Sind mehrere Personen gemeinsam Mieter eines Objektes bilden sie eine
Mietergemeinschaft. Neben den eigentlichen Wohngemeinschaften, deren Mitglieder zusammen eine Vertragspartei bilden,
sind auch Konkubinatspaare, bei denen beide Partner als Mieter auftreten, eine Mietergemeinschaft. Eine solche kann
beispiele auch dann entstehen, wenn eine Erbengemeinschaft anstelle des verstorbenen Mieters in das Mietverhältnis
eintritt. Bei Mietergemeinschaften sind Willensbildung und Rechtshandlungen von
allen Mitgliedern gemeinsam zu tragen. Ein einzelner Mitmieter kann nicht ohne Zustimmung der anderen für die
Gemeinschaft handeln. Gemäss den von den Vermieterorganisationen gemeinsam herausgegebenen Mietvertragsformularen
haften bei solchen Mietergemeinschaften alle Mitmieter solidarisch für die Verbindlichkeiten aus dem Mietvertrag.

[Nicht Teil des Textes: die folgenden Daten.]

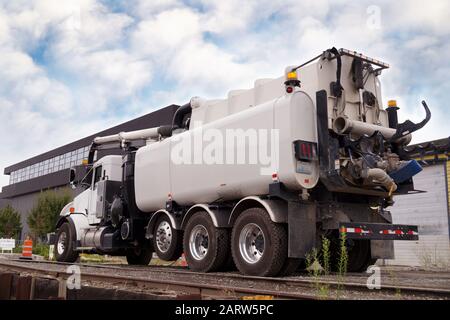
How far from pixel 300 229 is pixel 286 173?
904 millimetres

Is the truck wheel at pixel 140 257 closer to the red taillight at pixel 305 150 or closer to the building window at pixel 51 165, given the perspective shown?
the red taillight at pixel 305 150

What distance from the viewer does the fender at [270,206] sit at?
7.70 m

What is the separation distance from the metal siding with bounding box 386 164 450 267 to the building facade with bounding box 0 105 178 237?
24163 mm

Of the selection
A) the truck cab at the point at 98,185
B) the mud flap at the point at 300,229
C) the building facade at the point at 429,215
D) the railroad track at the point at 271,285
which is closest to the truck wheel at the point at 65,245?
the truck cab at the point at 98,185

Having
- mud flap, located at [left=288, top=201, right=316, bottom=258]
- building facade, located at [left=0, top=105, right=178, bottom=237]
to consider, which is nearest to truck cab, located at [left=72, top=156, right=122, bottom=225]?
mud flap, located at [left=288, top=201, right=316, bottom=258]

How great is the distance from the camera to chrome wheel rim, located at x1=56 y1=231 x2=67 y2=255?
13.5 metres

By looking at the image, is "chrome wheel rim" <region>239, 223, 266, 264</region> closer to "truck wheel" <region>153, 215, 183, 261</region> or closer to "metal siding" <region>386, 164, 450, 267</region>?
"truck wheel" <region>153, 215, 183, 261</region>

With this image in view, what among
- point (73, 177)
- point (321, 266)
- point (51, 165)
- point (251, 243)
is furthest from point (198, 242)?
point (51, 165)
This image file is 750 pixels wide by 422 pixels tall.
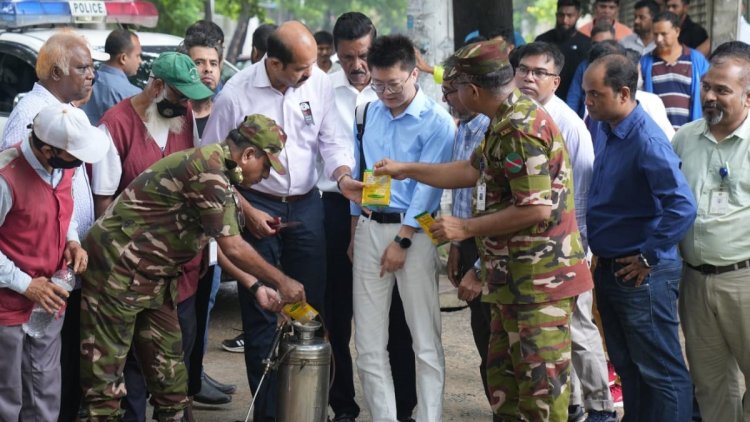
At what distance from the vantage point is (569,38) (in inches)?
410

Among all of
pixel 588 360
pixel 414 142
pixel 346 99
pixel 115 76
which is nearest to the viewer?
pixel 414 142

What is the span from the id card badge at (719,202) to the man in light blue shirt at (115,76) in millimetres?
4144

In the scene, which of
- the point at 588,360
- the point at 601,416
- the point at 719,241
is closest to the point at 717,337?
the point at 719,241

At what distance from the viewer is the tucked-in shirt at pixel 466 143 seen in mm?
5809

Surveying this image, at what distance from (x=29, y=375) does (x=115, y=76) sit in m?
3.64

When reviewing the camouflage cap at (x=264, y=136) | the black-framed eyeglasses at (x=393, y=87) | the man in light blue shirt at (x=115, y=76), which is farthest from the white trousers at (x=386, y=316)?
the man in light blue shirt at (x=115, y=76)

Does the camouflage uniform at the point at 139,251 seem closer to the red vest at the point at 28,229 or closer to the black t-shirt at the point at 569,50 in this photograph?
the red vest at the point at 28,229

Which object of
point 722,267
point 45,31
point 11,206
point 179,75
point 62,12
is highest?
point 62,12

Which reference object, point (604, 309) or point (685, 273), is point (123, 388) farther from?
point (685, 273)

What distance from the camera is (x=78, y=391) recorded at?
5.54 m

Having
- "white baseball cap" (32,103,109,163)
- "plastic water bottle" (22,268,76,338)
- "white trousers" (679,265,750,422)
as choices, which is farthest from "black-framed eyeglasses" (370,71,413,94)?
"plastic water bottle" (22,268,76,338)

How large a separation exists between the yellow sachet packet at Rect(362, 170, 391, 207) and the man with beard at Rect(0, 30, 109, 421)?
1.40 m

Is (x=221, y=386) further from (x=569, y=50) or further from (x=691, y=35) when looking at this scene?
(x=691, y=35)

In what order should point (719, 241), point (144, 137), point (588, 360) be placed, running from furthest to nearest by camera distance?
point (588, 360)
point (144, 137)
point (719, 241)
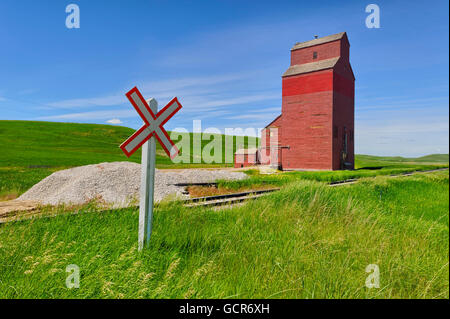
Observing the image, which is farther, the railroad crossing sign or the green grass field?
the railroad crossing sign

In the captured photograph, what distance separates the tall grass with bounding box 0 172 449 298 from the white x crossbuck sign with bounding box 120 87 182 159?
4.75 ft

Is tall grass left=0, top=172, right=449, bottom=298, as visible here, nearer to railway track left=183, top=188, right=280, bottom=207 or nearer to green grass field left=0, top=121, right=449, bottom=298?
green grass field left=0, top=121, right=449, bottom=298

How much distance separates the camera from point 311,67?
3316 centimetres

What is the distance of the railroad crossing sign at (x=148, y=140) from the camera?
13.4ft

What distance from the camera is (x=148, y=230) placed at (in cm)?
424

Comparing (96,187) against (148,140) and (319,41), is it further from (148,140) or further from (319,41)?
(319,41)

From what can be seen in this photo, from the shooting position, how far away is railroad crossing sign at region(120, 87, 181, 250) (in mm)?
4098

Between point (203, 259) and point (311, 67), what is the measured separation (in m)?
33.7

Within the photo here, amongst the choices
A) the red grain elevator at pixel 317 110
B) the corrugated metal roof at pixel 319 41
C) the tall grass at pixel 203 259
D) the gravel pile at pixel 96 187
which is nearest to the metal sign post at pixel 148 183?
the tall grass at pixel 203 259

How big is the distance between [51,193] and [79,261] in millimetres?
11261

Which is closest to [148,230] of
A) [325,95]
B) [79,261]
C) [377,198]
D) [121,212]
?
[79,261]

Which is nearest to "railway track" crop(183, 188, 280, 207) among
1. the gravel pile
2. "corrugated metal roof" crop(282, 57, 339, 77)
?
the gravel pile

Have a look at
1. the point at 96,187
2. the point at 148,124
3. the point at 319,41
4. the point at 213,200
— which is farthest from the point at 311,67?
the point at 148,124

Dies bedeutet für die Vermieterschaft, dass sie gemäss Art. 144 OR frei wählen kann, ob sie von jedem je
einen Teil des gesamten Mietzinses oder anderer Forderungen aus dem Mietverhältnis fordern will oder von einem
einzelnen Mitglied das Ganze.
Mietzinserhöhung und Kündigung durch
Vermieterschaft Eine Anzeige einer Mietzinserhöhung durch die
Vermieterschaft ist an alle Mitglieder der Mietergemeinschaft zu richten. Dabei genügt es, ein amtliches Formular
zu verwenden, sofern darauf alle betroffenen Mitmieter und Mitmieterinnen verzeichnet sind. Für die Kündigung
wird die gleiche Vorgehensweise verlangt. Aber aufgepasst: Bei Familienwohnungen gilt es, besondere Vorschriften
einzuhalten (vgl. Abs. Familienwohnung).
Kündigung, Geltendmachung von Ansprüchen durch
Mieterschaft Mietergemeinschaften bilden eine so genannte notwendige
Streitgenossenschaft, was bedeutet, dass sie betreffend ihren Ansprüchen sowie ihrer Rechten und Pflichten
grundsätzlich nur gemeinsam handeln können. Somit ist ein einstimmiges Handeln für die Kündigung
des Mietverhältnisses oder für Klagen an Schlichtungsbehörden und an ordentliche Gerichte, wie
Mängel-, Mietzinsanfechtungs- oder Herabsetzungsklagen, erforderlich. Doch gibt es diesbezüglich gewisse
Ausnahmen. So genügt z.B. das Handeln eines einzelnen Mitmieters bei Bestehen eines Mangels, dessen Beseitigung zu
fordern oder gegebenenfalls den Mietzins zu hinterlegen.
Familienwohnung Eine
Familienwohnung ist eine Wohnung, welche einem verheirateten Paar als Wohnsitz dient. Ob der Mietvertrag nur von einem
der Ehegatten oder von beiden unterzeichnet wurde, hat keinen Einfluss auf die besondere rechtliche Behandlung als
Familienwohnung. Selbst ob der Vermieter gar nicht weiss, dass sein Mieter verheiratet ist, spielt hiefür keine
Rolle. Laut Art. 266n OR hat sowohl die Ansetzung einer Zahlungsfrist mit
Kündigungsandrohung gemäss Art. 257d OR als auch die Zustellung von ordentlichen oder ausserordentlichen
Kündigungen, bei der Familienwohnung an beide Ehepartner separat zu erfolgen. Anderseits kann sie vom Mieter nur
mit der ausdrücklichen Zustimmung des Ehegatten gekündigt werden. Gemäss Art. 273a Abs. 1 OR kann der nicht mietende Ehegatte bei Kündigung der Familienwohnung auch
allein das Anfechtungs- und Erstreckungsrecht ausüben.